Pick up the article on Arab films to watch this year right after its last sentence and keep writing in the same style.

- _DOCUMENT SEGMENT_
-=-=-=-=-
What is not to be missed? Top 5 Arab Films to watch this year

        The Key by Rakan Mayasi

A short fantasy horror that masterfully uses genre conventions to convey the haunting pain of Palestinian exiles without homes. Indirectly, it raises the question of responsibility in a society that perpetrates the crime: even though the crime itself might be carried out by a handful of people, while the rest observe in silence, eventually, each and every person from the nation bears the subconscious burden of collective responsibility. 

The Key, Rakan Mayasi

 

Six Feet Over by Karim Bensalah

 

A dramatic fiction tells the story of a young son of a former Algerian diplomat in France on the verge of being deported from the country. Desperate, he’s forced to take a job at the Muslim funeral agency. Does he define himself as a Muslim though? Wandering from bar to bar, the boy develops more and more fake stories, trying on masks of different identities: he’s French, he’s American, he’s Italian, he’s Venezuelan. The nature of grief that he’s facing at his new job will make him rediscover his roots and make peace with the expanding identity crises.
-=-=-=-=-
Stored rows:
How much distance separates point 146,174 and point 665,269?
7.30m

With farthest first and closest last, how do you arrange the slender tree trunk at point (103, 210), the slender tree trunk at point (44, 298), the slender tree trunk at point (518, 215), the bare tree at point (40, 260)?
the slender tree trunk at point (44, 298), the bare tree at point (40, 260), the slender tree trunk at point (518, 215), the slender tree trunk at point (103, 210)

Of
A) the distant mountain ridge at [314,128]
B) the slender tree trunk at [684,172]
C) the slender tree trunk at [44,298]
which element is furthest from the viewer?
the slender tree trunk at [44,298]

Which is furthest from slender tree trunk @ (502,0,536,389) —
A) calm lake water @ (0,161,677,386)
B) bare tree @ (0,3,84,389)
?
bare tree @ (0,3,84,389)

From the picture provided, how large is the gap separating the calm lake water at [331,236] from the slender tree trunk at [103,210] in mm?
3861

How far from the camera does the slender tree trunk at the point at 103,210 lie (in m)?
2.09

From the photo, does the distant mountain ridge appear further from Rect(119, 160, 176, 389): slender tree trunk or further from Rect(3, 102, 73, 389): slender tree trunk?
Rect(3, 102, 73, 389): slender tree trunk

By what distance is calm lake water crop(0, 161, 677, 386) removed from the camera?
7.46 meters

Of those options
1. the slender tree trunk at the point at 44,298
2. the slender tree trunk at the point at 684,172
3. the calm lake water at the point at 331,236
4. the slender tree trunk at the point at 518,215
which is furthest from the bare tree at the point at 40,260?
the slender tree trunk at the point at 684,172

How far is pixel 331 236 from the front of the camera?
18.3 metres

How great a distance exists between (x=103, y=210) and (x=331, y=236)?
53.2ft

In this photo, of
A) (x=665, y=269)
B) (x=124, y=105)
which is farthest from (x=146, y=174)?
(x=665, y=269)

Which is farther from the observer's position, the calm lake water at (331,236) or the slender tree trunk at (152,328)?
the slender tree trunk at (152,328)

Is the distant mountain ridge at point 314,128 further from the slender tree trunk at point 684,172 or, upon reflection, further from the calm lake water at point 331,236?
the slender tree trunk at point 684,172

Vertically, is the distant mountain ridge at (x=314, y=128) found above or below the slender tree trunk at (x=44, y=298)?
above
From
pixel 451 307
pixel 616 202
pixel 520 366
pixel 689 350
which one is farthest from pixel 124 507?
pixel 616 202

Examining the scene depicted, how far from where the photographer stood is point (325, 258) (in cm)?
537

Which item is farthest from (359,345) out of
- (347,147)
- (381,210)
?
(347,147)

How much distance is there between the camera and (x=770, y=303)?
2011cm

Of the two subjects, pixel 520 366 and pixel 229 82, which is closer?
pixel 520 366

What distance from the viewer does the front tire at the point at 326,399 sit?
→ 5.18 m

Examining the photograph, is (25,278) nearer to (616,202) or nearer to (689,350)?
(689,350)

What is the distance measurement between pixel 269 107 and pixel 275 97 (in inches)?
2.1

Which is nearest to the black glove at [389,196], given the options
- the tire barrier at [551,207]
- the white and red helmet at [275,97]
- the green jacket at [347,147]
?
-=-=-=-=-
- _THE RESPONSE_
 

Six pieds sur terre/ Six Feet Over, Karim Bensalah

 

Donga by Muhannad Lamin

This documentary takes us down the memory lane of the filmmaker going through the turmoil of the Libyan political struggle. From the hopeful revolutionary heat to the destroyed country, from the union for the sake of a better future to the division in a society torn by continuous war, we follow the story of a documentarist whose bitter experience made him reassess his beliefs.  “War is the loss for the winners, too,” he concludes poignantly, warning those watching from hasty actions.

Sudu Trailer - Donga by Muhannad Lamin

  

Inshallah a Boy by Amjad Al Rasheed

Over the recent years, we’ve observed a plethora of strong female characters in Arab films. Their power becomes all the more significant seeing that they are still fighting for basic human rights that we for long have taken for granted in Western Europe. But where giving birth to a girl is still seen as a God’s disgrace, being a mother requires all the courage in the world. The protagonist of Inshallah a Boy shows amazing stamina and determination fighting against a condemning society. However inspiring, her example reminds us that this story is still a reality for thousands of women around the globe.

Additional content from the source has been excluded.